A Reforma Tributária propõe a unificação dos tributos sobre o consumo, como o ICMS, ISS, IPI, PIS e COFINS e se torne o IBS, no âmbito municipal/estadual, e CBS, no âmbito federal. Hoje, somando o ISS, PIS e COFINS, os hotéis pagam em torno de 8,25%. Com a proposta de regulamentação que se encontra em discussão no Senado, estima-se que essa alíquota chegue a 28%. É um aumento muito considerável. O que o setor pretende é que esse número fique em torno de 11%, que é uma alíquota possível de gerar competitividade com os Países integrantes da OCDE, cuja tributação média é de 11,5%. Se o Legislativo não atender a esse pleito, perderemos competividade com Países como Argentina, Chile, Uruguai e Portugal, cuja média da tributação sobre o consumo está em 11,5%. Se você tem uma tributação mais alta, os pacotes turísticos ficam mais caros. Nosso objetivo é reter os turistas no Brasil. Essa é uma discussão que vem sendo travada diariamente, tanto pela Associação Brasileira de Hotéis no âmbito nacional, quanto pela regional. Estivemos com nossos três senadores, Zenaide, Styvenson e Flávio Azevedo em Brasília, e todos os três se comprometeram em apoiar esse regime diferenciado, de modo que o setor hoteleiro mantenha uma alíquota competitiva, e consiga manter e gerar mais empregos.
Com a Lei Geral do Turismo, sancionada na última quinta-feira, quais são as novas mudanças para o setor?

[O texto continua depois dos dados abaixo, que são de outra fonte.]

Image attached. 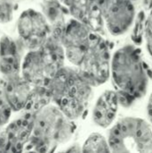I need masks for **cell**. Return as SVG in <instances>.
<instances>
[{"label":"cell","mask_w":152,"mask_h":153,"mask_svg":"<svg viewBox=\"0 0 152 153\" xmlns=\"http://www.w3.org/2000/svg\"><path fill=\"white\" fill-rule=\"evenodd\" d=\"M120 100L116 91H106L97 100L92 110L93 122L101 128L110 126L116 117Z\"/></svg>","instance_id":"obj_14"},{"label":"cell","mask_w":152,"mask_h":153,"mask_svg":"<svg viewBox=\"0 0 152 153\" xmlns=\"http://www.w3.org/2000/svg\"><path fill=\"white\" fill-rule=\"evenodd\" d=\"M6 148H7L6 140L4 135H1L0 136V152H6Z\"/></svg>","instance_id":"obj_20"},{"label":"cell","mask_w":152,"mask_h":153,"mask_svg":"<svg viewBox=\"0 0 152 153\" xmlns=\"http://www.w3.org/2000/svg\"><path fill=\"white\" fill-rule=\"evenodd\" d=\"M144 41L148 53L152 58V10L149 13L144 25Z\"/></svg>","instance_id":"obj_18"},{"label":"cell","mask_w":152,"mask_h":153,"mask_svg":"<svg viewBox=\"0 0 152 153\" xmlns=\"http://www.w3.org/2000/svg\"><path fill=\"white\" fill-rule=\"evenodd\" d=\"M35 114L25 111L20 118L12 122L5 128L3 135L7 143L6 152L22 151L31 135Z\"/></svg>","instance_id":"obj_11"},{"label":"cell","mask_w":152,"mask_h":153,"mask_svg":"<svg viewBox=\"0 0 152 153\" xmlns=\"http://www.w3.org/2000/svg\"><path fill=\"white\" fill-rule=\"evenodd\" d=\"M68 10L73 18L96 32L105 26L99 0H74Z\"/></svg>","instance_id":"obj_13"},{"label":"cell","mask_w":152,"mask_h":153,"mask_svg":"<svg viewBox=\"0 0 152 153\" xmlns=\"http://www.w3.org/2000/svg\"><path fill=\"white\" fill-rule=\"evenodd\" d=\"M59 1H60V2L65 5V6H66V7L68 8V7H69L73 3V1H74V0H59Z\"/></svg>","instance_id":"obj_21"},{"label":"cell","mask_w":152,"mask_h":153,"mask_svg":"<svg viewBox=\"0 0 152 153\" xmlns=\"http://www.w3.org/2000/svg\"><path fill=\"white\" fill-rule=\"evenodd\" d=\"M12 1H13V0H12Z\"/></svg>","instance_id":"obj_23"},{"label":"cell","mask_w":152,"mask_h":153,"mask_svg":"<svg viewBox=\"0 0 152 153\" xmlns=\"http://www.w3.org/2000/svg\"><path fill=\"white\" fill-rule=\"evenodd\" d=\"M133 0H99L104 25L114 36L125 33L135 17Z\"/></svg>","instance_id":"obj_9"},{"label":"cell","mask_w":152,"mask_h":153,"mask_svg":"<svg viewBox=\"0 0 152 153\" xmlns=\"http://www.w3.org/2000/svg\"><path fill=\"white\" fill-rule=\"evenodd\" d=\"M111 152H152V128L139 117H125L108 134Z\"/></svg>","instance_id":"obj_5"},{"label":"cell","mask_w":152,"mask_h":153,"mask_svg":"<svg viewBox=\"0 0 152 153\" xmlns=\"http://www.w3.org/2000/svg\"><path fill=\"white\" fill-rule=\"evenodd\" d=\"M0 84L13 111L24 110L34 85L20 74L4 76Z\"/></svg>","instance_id":"obj_10"},{"label":"cell","mask_w":152,"mask_h":153,"mask_svg":"<svg viewBox=\"0 0 152 153\" xmlns=\"http://www.w3.org/2000/svg\"><path fill=\"white\" fill-rule=\"evenodd\" d=\"M12 111L13 108L5 97L3 87L0 84V128L8 122Z\"/></svg>","instance_id":"obj_16"},{"label":"cell","mask_w":152,"mask_h":153,"mask_svg":"<svg viewBox=\"0 0 152 153\" xmlns=\"http://www.w3.org/2000/svg\"><path fill=\"white\" fill-rule=\"evenodd\" d=\"M13 4L12 0H0V22L5 23L13 19Z\"/></svg>","instance_id":"obj_17"},{"label":"cell","mask_w":152,"mask_h":153,"mask_svg":"<svg viewBox=\"0 0 152 153\" xmlns=\"http://www.w3.org/2000/svg\"><path fill=\"white\" fill-rule=\"evenodd\" d=\"M147 115L150 122L152 124V94L150 96L148 104H147Z\"/></svg>","instance_id":"obj_19"},{"label":"cell","mask_w":152,"mask_h":153,"mask_svg":"<svg viewBox=\"0 0 152 153\" xmlns=\"http://www.w3.org/2000/svg\"><path fill=\"white\" fill-rule=\"evenodd\" d=\"M17 29L20 40L30 50L39 48L51 35V26L44 13L33 9L21 14Z\"/></svg>","instance_id":"obj_8"},{"label":"cell","mask_w":152,"mask_h":153,"mask_svg":"<svg viewBox=\"0 0 152 153\" xmlns=\"http://www.w3.org/2000/svg\"><path fill=\"white\" fill-rule=\"evenodd\" d=\"M95 32L74 18L65 23L60 39L66 59L75 67L82 62Z\"/></svg>","instance_id":"obj_7"},{"label":"cell","mask_w":152,"mask_h":153,"mask_svg":"<svg viewBox=\"0 0 152 153\" xmlns=\"http://www.w3.org/2000/svg\"><path fill=\"white\" fill-rule=\"evenodd\" d=\"M65 48L59 38L50 35L38 49L30 50L22 64V75L31 84L47 86L65 66Z\"/></svg>","instance_id":"obj_4"},{"label":"cell","mask_w":152,"mask_h":153,"mask_svg":"<svg viewBox=\"0 0 152 153\" xmlns=\"http://www.w3.org/2000/svg\"><path fill=\"white\" fill-rule=\"evenodd\" d=\"M52 101L73 121L82 117L90 100L92 86L76 67H62L47 85Z\"/></svg>","instance_id":"obj_1"},{"label":"cell","mask_w":152,"mask_h":153,"mask_svg":"<svg viewBox=\"0 0 152 153\" xmlns=\"http://www.w3.org/2000/svg\"><path fill=\"white\" fill-rule=\"evenodd\" d=\"M110 67L111 56L108 46L105 39L95 32L82 62L76 68L92 87H96L108 81Z\"/></svg>","instance_id":"obj_6"},{"label":"cell","mask_w":152,"mask_h":153,"mask_svg":"<svg viewBox=\"0 0 152 153\" xmlns=\"http://www.w3.org/2000/svg\"><path fill=\"white\" fill-rule=\"evenodd\" d=\"M74 125L58 106L48 104L34 116L31 135L26 151L48 152L71 140Z\"/></svg>","instance_id":"obj_3"},{"label":"cell","mask_w":152,"mask_h":153,"mask_svg":"<svg viewBox=\"0 0 152 153\" xmlns=\"http://www.w3.org/2000/svg\"><path fill=\"white\" fill-rule=\"evenodd\" d=\"M22 42L8 36L0 39V71L4 76L20 74L23 48Z\"/></svg>","instance_id":"obj_12"},{"label":"cell","mask_w":152,"mask_h":153,"mask_svg":"<svg viewBox=\"0 0 152 153\" xmlns=\"http://www.w3.org/2000/svg\"><path fill=\"white\" fill-rule=\"evenodd\" d=\"M133 1H134V0H133Z\"/></svg>","instance_id":"obj_22"},{"label":"cell","mask_w":152,"mask_h":153,"mask_svg":"<svg viewBox=\"0 0 152 153\" xmlns=\"http://www.w3.org/2000/svg\"><path fill=\"white\" fill-rule=\"evenodd\" d=\"M110 74L120 103L130 105L145 94L148 78L142 61L133 47L125 46L114 53Z\"/></svg>","instance_id":"obj_2"},{"label":"cell","mask_w":152,"mask_h":153,"mask_svg":"<svg viewBox=\"0 0 152 153\" xmlns=\"http://www.w3.org/2000/svg\"><path fill=\"white\" fill-rule=\"evenodd\" d=\"M82 152H110L108 140L99 133L91 134L85 141Z\"/></svg>","instance_id":"obj_15"}]
</instances>
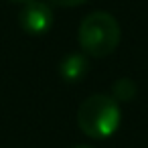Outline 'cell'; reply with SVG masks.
I'll list each match as a JSON object with an SVG mask.
<instances>
[{
  "label": "cell",
  "mask_w": 148,
  "mask_h": 148,
  "mask_svg": "<svg viewBox=\"0 0 148 148\" xmlns=\"http://www.w3.org/2000/svg\"><path fill=\"white\" fill-rule=\"evenodd\" d=\"M77 39L89 57H108L120 45V23L106 10L89 12L79 25Z\"/></svg>",
  "instance_id": "2"
},
{
  "label": "cell",
  "mask_w": 148,
  "mask_h": 148,
  "mask_svg": "<svg viewBox=\"0 0 148 148\" xmlns=\"http://www.w3.org/2000/svg\"><path fill=\"white\" fill-rule=\"evenodd\" d=\"M18 25L27 35H45L53 25V12L49 4L33 0L25 4V8L18 14Z\"/></svg>",
  "instance_id": "3"
},
{
  "label": "cell",
  "mask_w": 148,
  "mask_h": 148,
  "mask_svg": "<svg viewBox=\"0 0 148 148\" xmlns=\"http://www.w3.org/2000/svg\"><path fill=\"white\" fill-rule=\"evenodd\" d=\"M53 2H55L57 6H67V8H71V6H79V4H85L87 0H53Z\"/></svg>",
  "instance_id": "6"
},
{
  "label": "cell",
  "mask_w": 148,
  "mask_h": 148,
  "mask_svg": "<svg viewBox=\"0 0 148 148\" xmlns=\"http://www.w3.org/2000/svg\"><path fill=\"white\" fill-rule=\"evenodd\" d=\"M114 89V99L116 101H130L136 95V83L130 79H120L112 85Z\"/></svg>",
  "instance_id": "5"
},
{
  "label": "cell",
  "mask_w": 148,
  "mask_h": 148,
  "mask_svg": "<svg viewBox=\"0 0 148 148\" xmlns=\"http://www.w3.org/2000/svg\"><path fill=\"white\" fill-rule=\"evenodd\" d=\"M122 112L118 101L106 93H93L85 97L77 110V126L79 130L95 140L110 138L120 128Z\"/></svg>",
  "instance_id": "1"
},
{
  "label": "cell",
  "mask_w": 148,
  "mask_h": 148,
  "mask_svg": "<svg viewBox=\"0 0 148 148\" xmlns=\"http://www.w3.org/2000/svg\"><path fill=\"white\" fill-rule=\"evenodd\" d=\"M8 2H16V4H29L33 0H8Z\"/></svg>",
  "instance_id": "7"
},
{
  "label": "cell",
  "mask_w": 148,
  "mask_h": 148,
  "mask_svg": "<svg viewBox=\"0 0 148 148\" xmlns=\"http://www.w3.org/2000/svg\"><path fill=\"white\" fill-rule=\"evenodd\" d=\"M87 69H89L87 57L79 55V53H71V55L63 57L61 65H59V73H61L63 81H67V83H75V81L83 79Z\"/></svg>",
  "instance_id": "4"
},
{
  "label": "cell",
  "mask_w": 148,
  "mask_h": 148,
  "mask_svg": "<svg viewBox=\"0 0 148 148\" xmlns=\"http://www.w3.org/2000/svg\"><path fill=\"white\" fill-rule=\"evenodd\" d=\"M73 148H91V146H87V144H77V146H73Z\"/></svg>",
  "instance_id": "8"
}]
</instances>
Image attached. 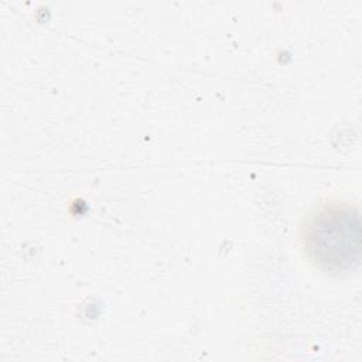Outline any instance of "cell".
<instances>
[{"label": "cell", "mask_w": 362, "mask_h": 362, "mask_svg": "<svg viewBox=\"0 0 362 362\" xmlns=\"http://www.w3.org/2000/svg\"><path fill=\"white\" fill-rule=\"evenodd\" d=\"M307 259L325 273L344 276L361 262V219L355 205L329 201L315 208L301 228Z\"/></svg>", "instance_id": "1"}]
</instances>
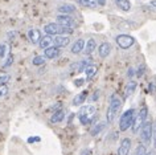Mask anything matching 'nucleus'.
Returning <instances> with one entry per match:
<instances>
[{"mask_svg": "<svg viewBox=\"0 0 156 155\" xmlns=\"http://www.w3.org/2000/svg\"><path fill=\"white\" fill-rule=\"evenodd\" d=\"M86 97H87V93H86V92H81L80 94H77V96L73 98V106L82 105L85 101H86Z\"/></svg>", "mask_w": 156, "mask_h": 155, "instance_id": "20", "label": "nucleus"}, {"mask_svg": "<svg viewBox=\"0 0 156 155\" xmlns=\"http://www.w3.org/2000/svg\"><path fill=\"white\" fill-rule=\"evenodd\" d=\"M60 55H61V50H60V48H57V46H52V45H50L46 49H44V57H45V59L53 60V59H57Z\"/></svg>", "mask_w": 156, "mask_h": 155, "instance_id": "11", "label": "nucleus"}, {"mask_svg": "<svg viewBox=\"0 0 156 155\" xmlns=\"http://www.w3.org/2000/svg\"><path fill=\"white\" fill-rule=\"evenodd\" d=\"M106 127V122H99V123H95V126L91 129V135H98L99 133H102Z\"/></svg>", "mask_w": 156, "mask_h": 155, "instance_id": "24", "label": "nucleus"}, {"mask_svg": "<svg viewBox=\"0 0 156 155\" xmlns=\"http://www.w3.org/2000/svg\"><path fill=\"white\" fill-rule=\"evenodd\" d=\"M53 44L57 48H65V46H68L70 44V37L65 36V34H57L53 38Z\"/></svg>", "mask_w": 156, "mask_h": 155, "instance_id": "10", "label": "nucleus"}, {"mask_svg": "<svg viewBox=\"0 0 156 155\" xmlns=\"http://www.w3.org/2000/svg\"><path fill=\"white\" fill-rule=\"evenodd\" d=\"M146 118H147V107L143 106L142 109H140V111L138 113V115L136 117H134V121H132V131L136 134L138 131L140 130V127L143 126V123L146 122Z\"/></svg>", "mask_w": 156, "mask_h": 155, "instance_id": "5", "label": "nucleus"}, {"mask_svg": "<svg viewBox=\"0 0 156 155\" xmlns=\"http://www.w3.org/2000/svg\"><path fill=\"white\" fill-rule=\"evenodd\" d=\"M152 139H154V146L156 147V125L152 126Z\"/></svg>", "mask_w": 156, "mask_h": 155, "instance_id": "32", "label": "nucleus"}, {"mask_svg": "<svg viewBox=\"0 0 156 155\" xmlns=\"http://www.w3.org/2000/svg\"><path fill=\"white\" fill-rule=\"evenodd\" d=\"M57 24L73 29V28H76L77 23L72 16H70V15H58L57 16Z\"/></svg>", "mask_w": 156, "mask_h": 155, "instance_id": "8", "label": "nucleus"}, {"mask_svg": "<svg viewBox=\"0 0 156 155\" xmlns=\"http://www.w3.org/2000/svg\"><path fill=\"white\" fill-rule=\"evenodd\" d=\"M115 41L120 49H128L135 44V38L130 34H119L115 37Z\"/></svg>", "mask_w": 156, "mask_h": 155, "instance_id": "6", "label": "nucleus"}, {"mask_svg": "<svg viewBox=\"0 0 156 155\" xmlns=\"http://www.w3.org/2000/svg\"><path fill=\"white\" fill-rule=\"evenodd\" d=\"M28 38L32 44H38V41H40V38H41V32L38 29H29Z\"/></svg>", "mask_w": 156, "mask_h": 155, "instance_id": "15", "label": "nucleus"}, {"mask_svg": "<svg viewBox=\"0 0 156 155\" xmlns=\"http://www.w3.org/2000/svg\"><path fill=\"white\" fill-rule=\"evenodd\" d=\"M11 80V77L8 74H4V76H0V85H5L8 81Z\"/></svg>", "mask_w": 156, "mask_h": 155, "instance_id": "29", "label": "nucleus"}, {"mask_svg": "<svg viewBox=\"0 0 156 155\" xmlns=\"http://www.w3.org/2000/svg\"><path fill=\"white\" fill-rule=\"evenodd\" d=\"M83 72L86 73V78H87V80H90V78H93V77L97 74V72H98V67H97V65L90 64V65H87L86 69H85Z\"/></svg>", "mask_w": 156, "mask_h": 155, "instance_id": "22", "label": "nucleus"}, {"mask_svg": "<svg viewBox=\"0 0 156 155\" xmlns=\"http://www.w3.org/2000/svg\"><path fill=\"white\" fill-rule=\"evenodd\" d=\"M146 146L144 145H139L138 146V149H136V153H135V155H146Z\"/></svg>", "mask_w": 156, "mask_h": 155, "instance_id": "26", "label": "nucleus"}, {"mask_svg": "<svg viewBox=\"0 0 156 155\" xmlns=\"http://www.w3.org/2000/svg\"><path fill=\"white\" fill-rule=\"evenodd\" d=\"M146 155H155V154L152 153V151H150V153H146Z\"/></svg>", "mask_w": 156, "mask_h": 155, "instance_id": "39", "label": "nucleus"}, {"mask_svg": "<svg viewBox=\"0 0 156 155\" xmlns=\"http://www.w3.org/2000/svg\"><path fill=\"white\" fill-rule=\"evenodd\" d=\"M74 84H76L77 86H81V85L83 84V80L82 78H81V80H76V82H74Z\"/></svg>", "mask_w": 156, "mask_h": 155, "instance_id": "33", "label": "nucleus"}, {"mask_svg": "<svg viewBox=\"0 0 156 155\" xmlns=\"http://www.w3.org/2000/svg\"><path fill=\"white\" fill-rule=\"evenodd\" d=\"M82 155H91V151L86 149V150H83V151H82Z\"/></svg>", "mask_w": 156, "mask_h": 155, "instance_id": "34", "label": "nucleus"}, {"mask_svg": "<svg viewBox=\"0 0 156 155\" xmlns=\"http://www.w3.org/2000/svg\"><path fill=\"white\" fill-rule=\"evenodd\" d=\"M115 3H116V5L119 7L122 11H130L131 9V3H130V0H115Z\"/></svg>", "mask_w": 156, "mask_h": 155, "instance_id": "23", "label": "nucleus"}, {"mask_svg": "<svg viewBox=\"0 0 156 155\" xmlns=\"http://www.w3.org/2000/svg\"><path fill=\"white\" fill-rule=\"evenodd\" d=\"M135 117V109H128L120 115L119 119V130L120 131H126L128 127H131L132 121Z\"/></svg>", "mask_w": 156, "mask_h": 155, "instance_id": "4", "label": "nucleus"}, {"mask_svg": "<svg viewBox=\"0 0 156 155\" xmlns=\"http://www.w3.org/2000/svg\"><path fill=\"white\" fill-rule=\"evenodd\" d=\"M52 44H53V37L49 36V34H46V36H44V37H41L40 41H38V45H40V48H42V49H46L48 46H50Z\"/></svg>", "mask_w": 156, "mask_h": 155, "instance_id": "18", "label": "nucleus"}, {"mask_svg": "<svg viewBox=\"0 0 156 155\" xmlns=\"http://www.w3.org/2000/svg\"><path fill=\"white\" fill-rule=\"evenodd\" d=\"M8 93V86L7 85H0V97H4Z\"/></svg>", "mask_w": 156, "mask_h": 155, "instance_id": "28", "label": "nucleus"}, {"mask_svg": "<svg viewBox=\"0 0 156 155\" xmlns=\"http://www.w3.org/2000/svg\"><path fill=\"white\" fill-rule=\"evenodd\" d=\"M64 118H65V111L64 110H57V111L53 113L52 118H50V122L52 123H60V122L64 121Z\"/></svg>", "mask_w": 156, "mask_h": 155, "instance_id": "19", "label": "nucleus"}, {"mask_svg": "<svg viewBox=\"0 0 156 155\" xmlns=\"http://www.w3.org/2000/svg\"><path fill=\"white\" fill-rule=\"evenodd\" d=\"M83 49H85V53H86V55H91V53L97 49V41L94 40V38H89L87 42L85 44Z\"/></svg>", "mask_w": 156, "mask_h": 155, "instance_id": "16", "label": "nucleus"}, {"mask_svg": "<svg viewBox=\"0 0 156 155\" xmlns=\"http://www.w3.org/2000/svg\"><path fill=\"white\" fill-rule=\"evenodd\" d=\"M110 52H111V44H110V42H102V44L99 45V48H98L99 57L106 59V57L110 55Z\"/></svg>", "mask_w": 156, "mask_h": 155, "instance_id": "13", "label": "nucleus"}, {"mask_svg": "<svg viewBox=\"0 0 156 155\" xmlns=\"http://www.w3.org/2000/svg\"><path fill=\"white\" fill-rule=\"evenodd\" d=\"M85 48V41L82 38H78L77 41H74V44L72 45V48H70V52L73 53V55H78V53H81Z\"/></svg>", "mask_w": 156, "mask_h": 155, "instance_id": "14", "label": "nucleus"}, {"mask_svg": "<svg viewBox=\"0 0 156 155\" xmlns=\"http://www.w3.org/2000/svg\"><path fill=\"white\" fill-rule=\"evenodd\" d=\"M58 12L62 13V15H70V13H74L76 12V7L73 4H62L58 7Z\"/></svg>", "mask_w": 156, "mask_h": 155, "instance_id": "17", "label": "nucleus"}, {"mask_svg": "<svg viewBox=\"0 0 156 155\" xmlns=\"http://www.w3.org/2000/svg\"><path fill=\"white\" fill-rule=\"evenodd\" d=\"M131 139L130 138H123L120 141V145L118 147V155H128L131 149Z\"/></svg>", "mask_w": 156, "mask_h": 155, "instance_id": "9", "label": "nucleus"}, {"mask_svg": "<svg viewBox=\"0 0 156 155\" xmlns=\"http://www.w3.org/2000/svg\"><path fill=\"white\" fill-rule=\"evenodd\" d=\"M34 141H40V138H29L28 142H34Z\"/></svg>", "mask_w": 156, "mask_h": 155, "instance_id": "37", "label": "nucleus"}, {"mask_svg": "<svg viewBox=\"0 0 156 155\" xmlns=\"http://www.w3.org/2000/svg\"><path fill=\"white\" fill-rule=\"evenodd\" d=\"M97 3H98L99 5H102V7H103L105 4H106V0H97Z\"/></svg>", "mask_w": 156, "mask_h": 155, "instance_id": "35", "label": "nucleus"}, {"mask_svg": "<svg viewBox=\"0 0 156 155\" xmlns=\"http://www.w3.org/2000/svg\"><path fill=\"white\" fill-rule=\"evenodd\" d=\"M45 57L44 56H36L34 59L32 60V64L33 65H36V67H38V65H42V64H45Z\"/></svg>", "mask_w": 156, "mask_h": 155, "instance_id": "25", "label": "nucleus"}, {"mask_svg": "<svg viewBox=\"0 0 156 155\" xmlns=\"http://www.w3.org/2000/svg\"><path fill=\"white\" fill-rule=\"evenodd\" d=\"M13 63V57H12V55H9L8 56V59H7V61L4 63V68H7V67H9L11 64Z\"/></svg>", "mask_w": 156, "mask_h": 155, "instance_id": "31", "label": "nucleus"}, {"mask_svg": "<svg viewBox=\"0 0 156 155\" xmlns=\"http://www.w3.org/2000/svg\"><path fill=\"white\" fill-rule=\"evenodd\" d=\"M44 32L49 36H57V34H70L73 32L72 28H66V27H62L57 23H49L44 27Z\"/></svg>", "mask_w": 156, "mask_h": 155, "instance_id": "3", "label": "nucleus"}, {"mask_svg": "<svg viewBox=\"0 0 156 155\" xmlns=\"http://www.w3.org/2000/svg\"><path fill=\"white\" fill-rule=\"evenodd\" d=\"M140 138L144 142V145H148L152 138V125L150 122H144L143 126L140 127Z\"/></svg>", "mask_w": 156, "mask_h": 155, "instance_id": "7", "label": "nucleus"}, {"mask_svg": "<svg viewBox=\"0 0 156 155\" xmlns=\"http://www.w3.org/2000/svg\"><path fill=\"white\" fill-rule=\"evenodd\" d=\"M87 65H90V61L89 60L77 61V63H73L72 65H70V70L72 72H83Z\"/></svg>", "mask_w": 156, "mask_h": 155, "instance_id": "12", "label": "nucleus"}, {"mask_svg": "<svg viewBox=\"0 0 156 155\" xmlns=\"http://www.w3.org/2000/svg\"><path fill=\"white\" fill-rule=\"evenodd\" d=\"M122 109V99L119 98L116 94H112L110 98V105H108V110H107V123H112V121L115 119L116 114L119 113V110Z\"/></svg>", "mask_w": 156, "mask_h": 155, "instance_id": "2", "label": "nucleus"}, {"mask_svg": "<svg viewBox=\"0 0 156 155\" xmlns=\"http://www.w3.org/2000/svg\"><path fill=\"white\" fill-rule=\"evenodd\" d=\"M132 74H134V69H132V68H130V69H128V76H132Z\"/></svg>", "mask_w": 156, "mask_h": 155, "instance_id": "36", "label": "nucleus"}, {"mask_svg": "<svg viewBox=\"0 0 156 155\" xmlns=\"http://www.w3.org/2000/svg\"><path fill=\"white\" fill-rule=\"evenodd\" d=\"M135 89H136V82L135 81H130V82L126 85V88H124V98H128L130 96L134 94Z\"/></svg>", "mask_w": 156, "mask_h": 155, "instance_id": "21", "label": "nucleus"}, {"mask_svg": "<svg viewBox=\"0 0 156 155\" xmlns=\"http://www.w3.org/2000/svg\"><path fill=\"white\" fill-rule=\"evenodd\" d=\"M151 5H152V7H156V0H152V2H151Z\"/></svg>", "mask_w": 156, "mask_h": 155, "instance_id": "38", "label": "nucleus"}, {"mask_svg": "<svg viewBox=\"0 0 156 155\" xmlns=\"http://www.w3.org/2000/svg\"><path fill=\"white\" fill-rule=\"evenodd\" d=\"M7 52V46L4 44H0V59H3Z\"/></svg>", "mask_w": 156, "mask_h": 155, "instance_id": "30", "label": "nucleus"}, {"mask_svg": "<svg viewBox=\"0 0 156 155\" xmlns=\"http://www.w3.org/2000/svg\"><path fill=\"white\" fill-rule=\"evenodd\" d=\"M95 113H97V109L94 105H85L78 111V119H80V122L82 125H89V123L93 122Z\"/></svg>", "mask_w": 156, "mask_h": 155, "instance_id": "1", "label": "nucleus"}, {"mask_svg": "<svg viewBox=\"0 0 156 155\" xmlns=\"http://www.w3.org/2000/svg\"><path fill=\"white\" fill-rule=\"evenodd\" d=\"M78 3H80L81 5H85V7H94V2H91V0H78Z\"/></svg>", "mask_w": 156, "mask_h": 155, "instance_id": "27", "label": "nucleus"}]
</instances>
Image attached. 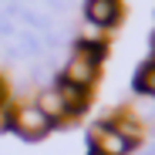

Um dos pontos importantes foi a criação de uma Mapa Brasileiro do Turismo, de forma a identificar regiões e municípios que têm a maior vinda de turistas e, consequentemente, destinarem recursos de maneira estratégica, permitindo um melhor investimento público. É a partir daí que você percebe a importância do Rio Grande do Norte se manter sempre como um destino bem procurado e fortalecer essa divulgação, porque uma coisa leva a outra: se você traz o turista, você acaba sendo indicado para o Mapa. Outro aspecto relevante foi incluir na diária o tempo necessário para que se proceda com a higienização e arrumação dos quartos. Esse era um tema que sempre trazia dúvidas, se a diária teria que somar as 24 horas disponíveis para o hóspede ou se poderia ser menor. A Lei Geral do Turismo entendeu que é possível inserir um tempo para higienização, arrumação e manutenção dos quartos. Importante, ainda, lembrar, que essa lei previu o enfrentamento à exploração sexual de crianças e adolescentes no setor, incluindo tal preocupação na Política Nacional de Turismo.
Quem
Grace Gosson tem 47 anos, é casada e mãe de três filhos. Advogada, mestre em Direito Público pela PUC/SP, e hoteleira em Natal há cerca de 30 anos, ela é a primeira mulher a assumir a presidência do Sindicato dos Hotéis, Restaurantes, Bares e Similares do Rio Grande do Norte (SHRBS-RN). Ao mesmo tempo, Grace ocupa a cadeira de Diretora Jurídica do Hotel Praiamar e tem atuado em negociações coletivas sindicais há pelo menos cinco anos.